À 23 kilomètres de Navoï, où passaient autrefois les caravanes, se trouvent les vestiges d'un magnifique palais du XIe siècle, le caravansérail Rabat-i Malik, qui signifie "forteresse royale". Les habitants ont surnommé le portail préservé la "Porte de Boukhara".
Rabat-i Malik était un siège steppique fortifié des souverains turcs de la dynastie des Karakhanides qui gardaient les terres de Maverannahr aux XI-XIIe siècles. Du XIIIe siècle, après la conquête mongole de l'Asie centrale, jusqu'au début du XVIIIe siècle, le caravansérail Rabat-i Malik a servi d'arrêt pour les voyageurs et les marchands le long des routes commerciales principales de la région, fournissant le logement et d’autres services de base.
Le siège comprenait plusieurs chambres, une cuisine, une salle de bains, une mosquée et des écuries. Non loin du portail se trouvait la Sardoba, la principale source d'approvisionnement en eau, qui a été préservée jusqu'à ce jour. L'un des segments de la Route de la soie passait par ce caravansérail.

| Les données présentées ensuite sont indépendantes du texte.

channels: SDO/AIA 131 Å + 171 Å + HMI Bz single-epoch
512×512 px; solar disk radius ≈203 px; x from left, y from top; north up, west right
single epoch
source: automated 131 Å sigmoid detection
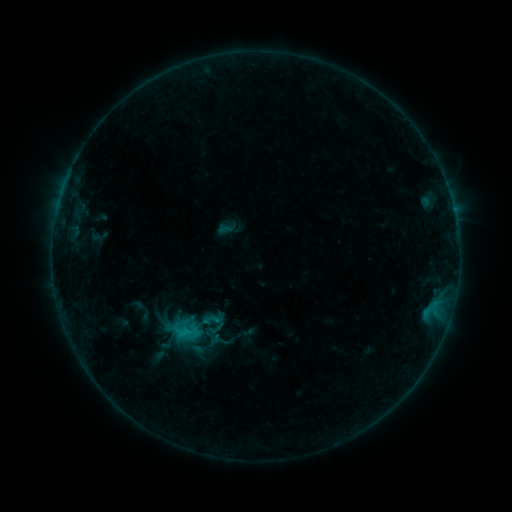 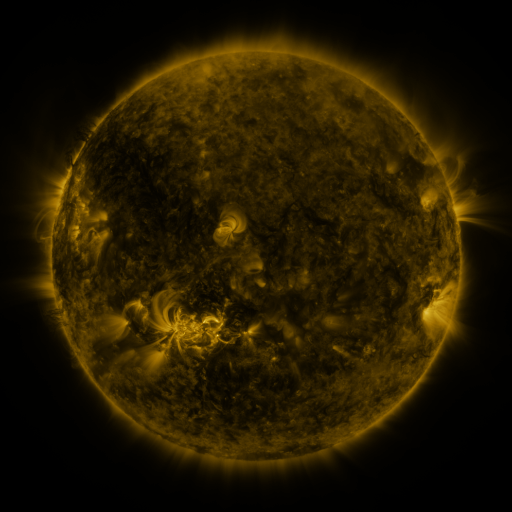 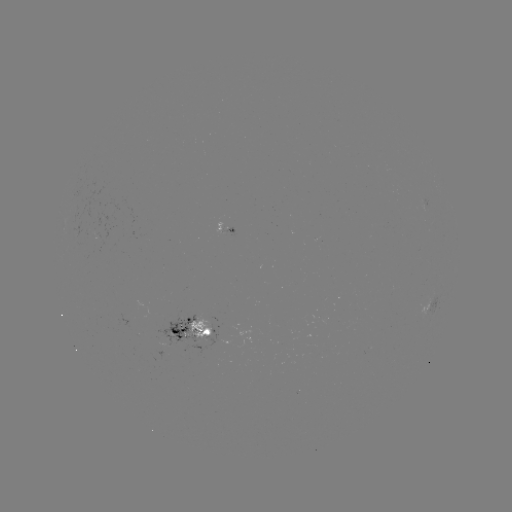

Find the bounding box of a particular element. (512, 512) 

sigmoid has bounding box [200, 307, 222, 328].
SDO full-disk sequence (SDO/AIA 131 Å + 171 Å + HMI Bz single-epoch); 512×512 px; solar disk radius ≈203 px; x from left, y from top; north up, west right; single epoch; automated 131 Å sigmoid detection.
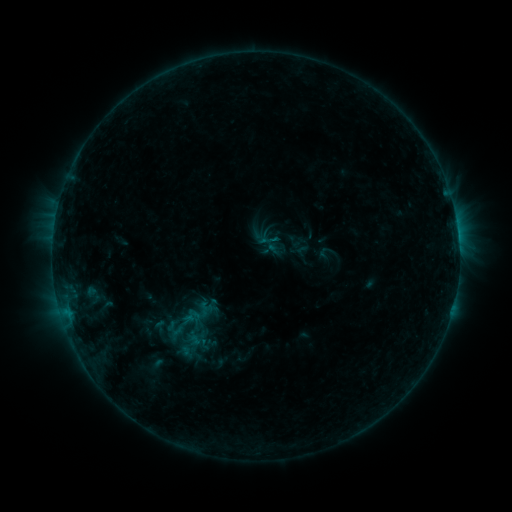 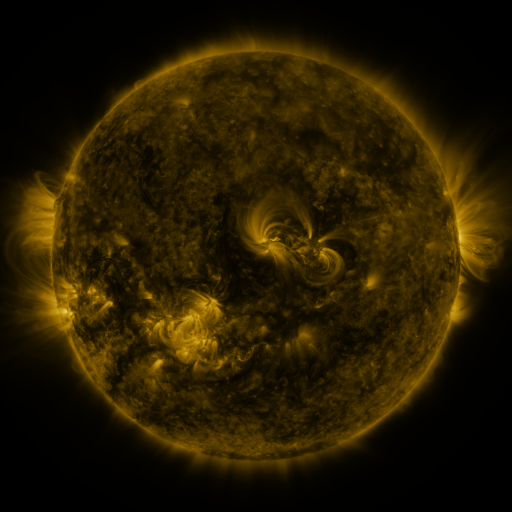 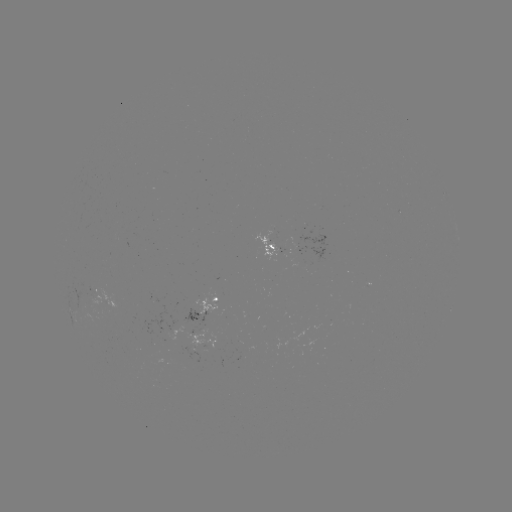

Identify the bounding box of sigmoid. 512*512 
[266, 232, 287, 253].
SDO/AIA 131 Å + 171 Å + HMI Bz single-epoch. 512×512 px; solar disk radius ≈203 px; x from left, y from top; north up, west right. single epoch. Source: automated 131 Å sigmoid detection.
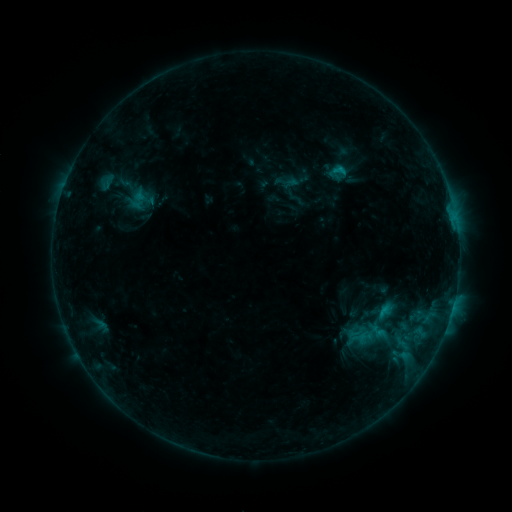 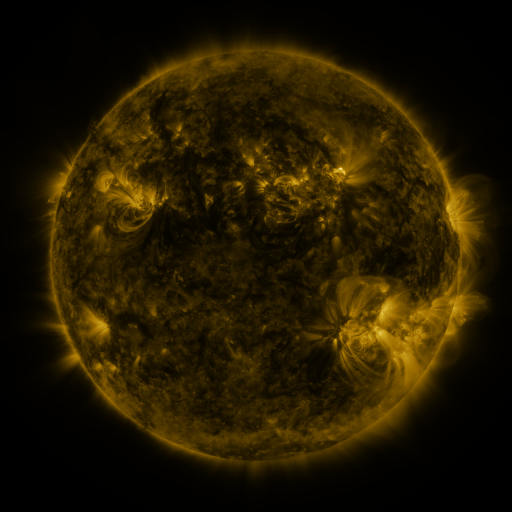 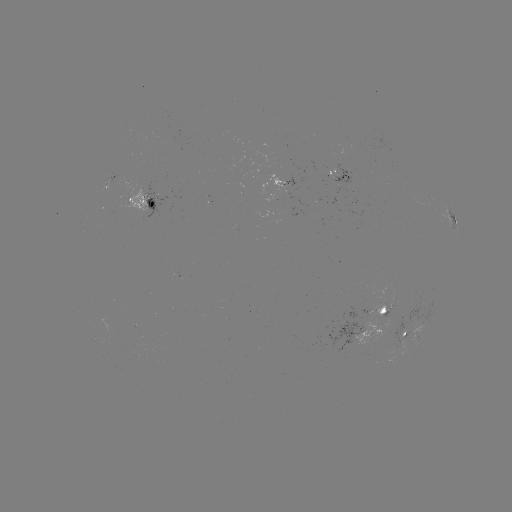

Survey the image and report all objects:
sigmoid: [329, 161, 351, 179]
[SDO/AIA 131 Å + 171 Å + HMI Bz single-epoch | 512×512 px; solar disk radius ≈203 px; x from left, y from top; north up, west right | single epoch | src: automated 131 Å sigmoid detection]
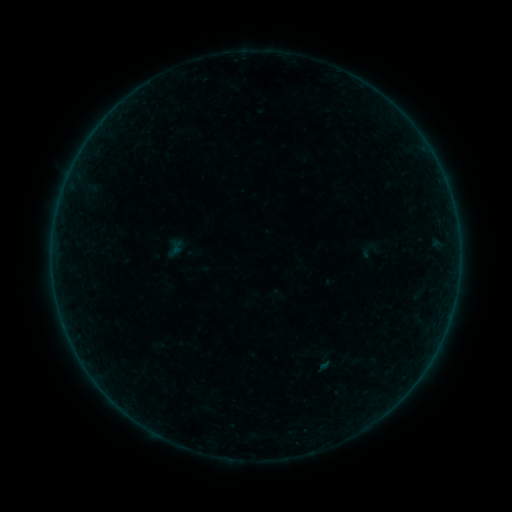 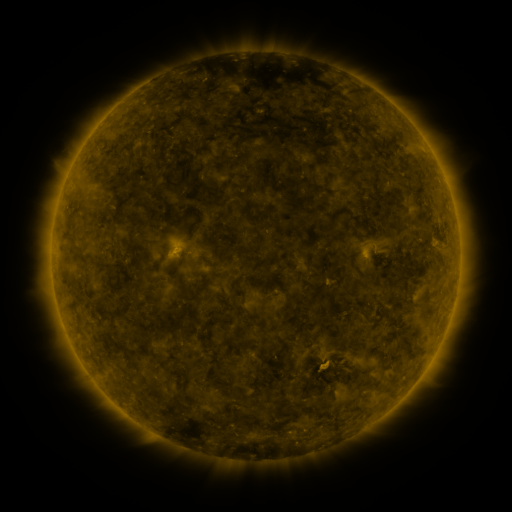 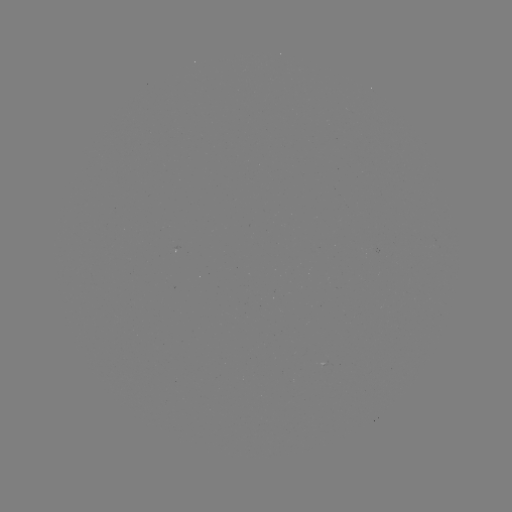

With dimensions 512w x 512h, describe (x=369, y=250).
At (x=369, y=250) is sigmoid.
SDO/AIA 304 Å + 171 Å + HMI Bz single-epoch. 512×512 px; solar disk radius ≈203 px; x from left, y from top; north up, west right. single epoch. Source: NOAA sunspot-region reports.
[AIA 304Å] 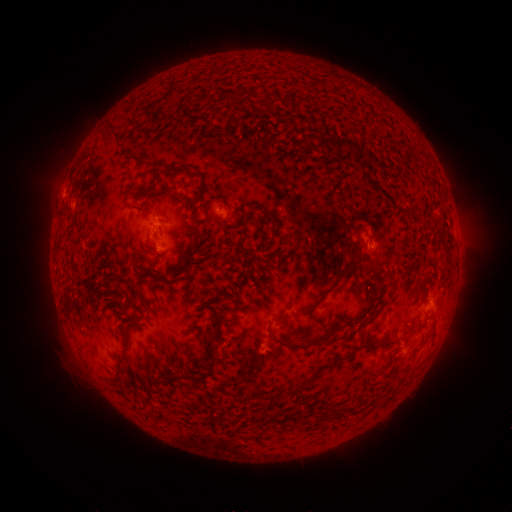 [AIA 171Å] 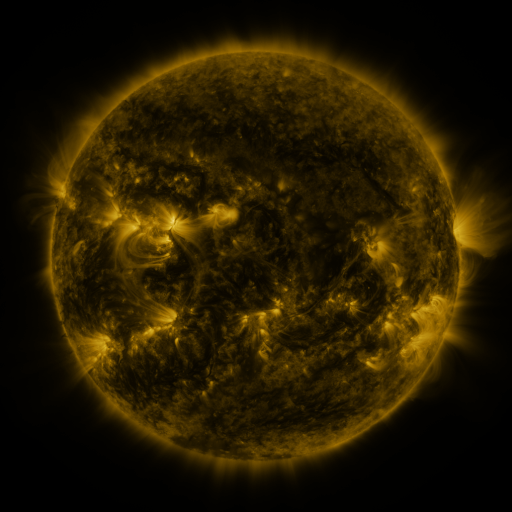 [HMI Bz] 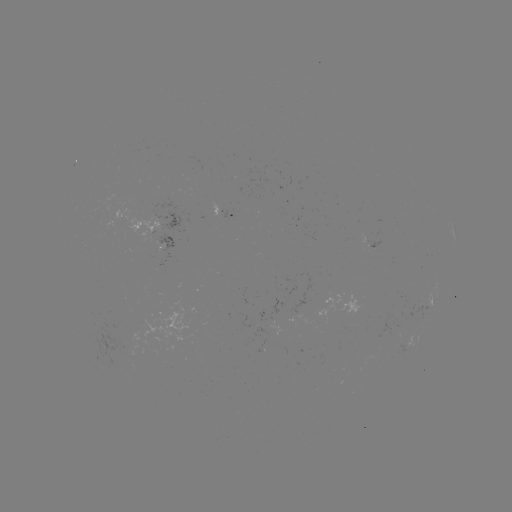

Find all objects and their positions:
spotted active region: (225, 212)
spotted active region: (164, 239)
spotted active region: (372, 242)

De nos jours, on ne peut admirer que les ruines du caravansérail et le portail d'entrée. Le caravansérail a été évoqué pour la première fois au milieu du XIXe siècle. Son aspect a été reconstitué à partir de dessins des voyageurs et des fouilles archéologiques du siècle dernier, lorsque A. Leman, naturaliste de 27 ans, avait dressé des croquis du monument.
Le portail du caravansérail est revêtu de briques, formant un motif d'octaèdres et de trèfles. Le périmètre de l'arc du portail est décoré d'une ceinture épigraphique.